= Southern Heritage Festival =

Southern Heritage Festival was a two-day music, arts, and culture festival dedicated to the African American population of Birmingham, Alabama. It was held from 2004 to 2006. The festival took place on the site of the future Railroad Reservation Park along Birmingham's "Railroad Reservation" corridor on the first weekend of August. Music styles include hip hop, Old school hip hop, classic R&B, and Gospel.

== History ==
The Southern Heritage Festival originally began in the 1960s, but ceased to exist by the early 1990s. It was replaced by the now-defunct Birmingham Heritage Festival, which was basically an all-music festival that targeted mostly younger audiences. But in July 2004 the Southern Heritage Festival was revived and given a second chance, with a new name, The Original Southern Heritage Festival, by John Ray, the festival's original organizer.

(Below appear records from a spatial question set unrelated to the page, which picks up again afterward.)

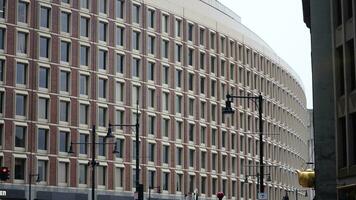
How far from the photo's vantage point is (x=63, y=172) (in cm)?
8606

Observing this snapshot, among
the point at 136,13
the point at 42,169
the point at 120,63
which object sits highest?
the point at 136,13

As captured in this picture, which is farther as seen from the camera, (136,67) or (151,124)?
(151,124)

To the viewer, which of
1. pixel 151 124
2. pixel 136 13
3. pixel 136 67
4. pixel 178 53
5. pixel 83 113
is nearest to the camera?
pixel 83 113

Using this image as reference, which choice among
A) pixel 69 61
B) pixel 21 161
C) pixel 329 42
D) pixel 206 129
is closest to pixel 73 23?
pixel 69 61

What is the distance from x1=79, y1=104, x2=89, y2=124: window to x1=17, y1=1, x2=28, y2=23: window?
11.1m

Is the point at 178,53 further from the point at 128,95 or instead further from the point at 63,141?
the point at 63,141

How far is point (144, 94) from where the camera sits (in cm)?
9638

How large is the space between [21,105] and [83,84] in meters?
8.73

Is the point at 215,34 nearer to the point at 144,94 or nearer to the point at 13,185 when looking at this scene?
the point at 144,94

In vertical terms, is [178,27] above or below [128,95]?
above

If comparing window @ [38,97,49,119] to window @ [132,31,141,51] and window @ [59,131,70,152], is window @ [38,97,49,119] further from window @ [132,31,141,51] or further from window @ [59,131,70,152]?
window @ [132,31,141,51]

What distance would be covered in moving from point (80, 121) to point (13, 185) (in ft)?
36.3

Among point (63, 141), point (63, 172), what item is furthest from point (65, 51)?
point (63, 172)

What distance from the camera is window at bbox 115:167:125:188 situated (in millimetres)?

In 2004 the event was held at the Alabama State Fairgrounds , but attendance was disappointing. In 2005 the event was moved to Kelly Ingram Park in Birmingham's Civil Rights District. The 2006 festival was planned for the Railroad Reservation site used successfully by the Schaeffer Eye Center Crawfish Boil. 2006 performers included Patti LaBelle, Buddy Guy, Koko Taylor, Bobby "Blue" Bland, Clarence Carter, and the Little Memphis Blues Orchestra.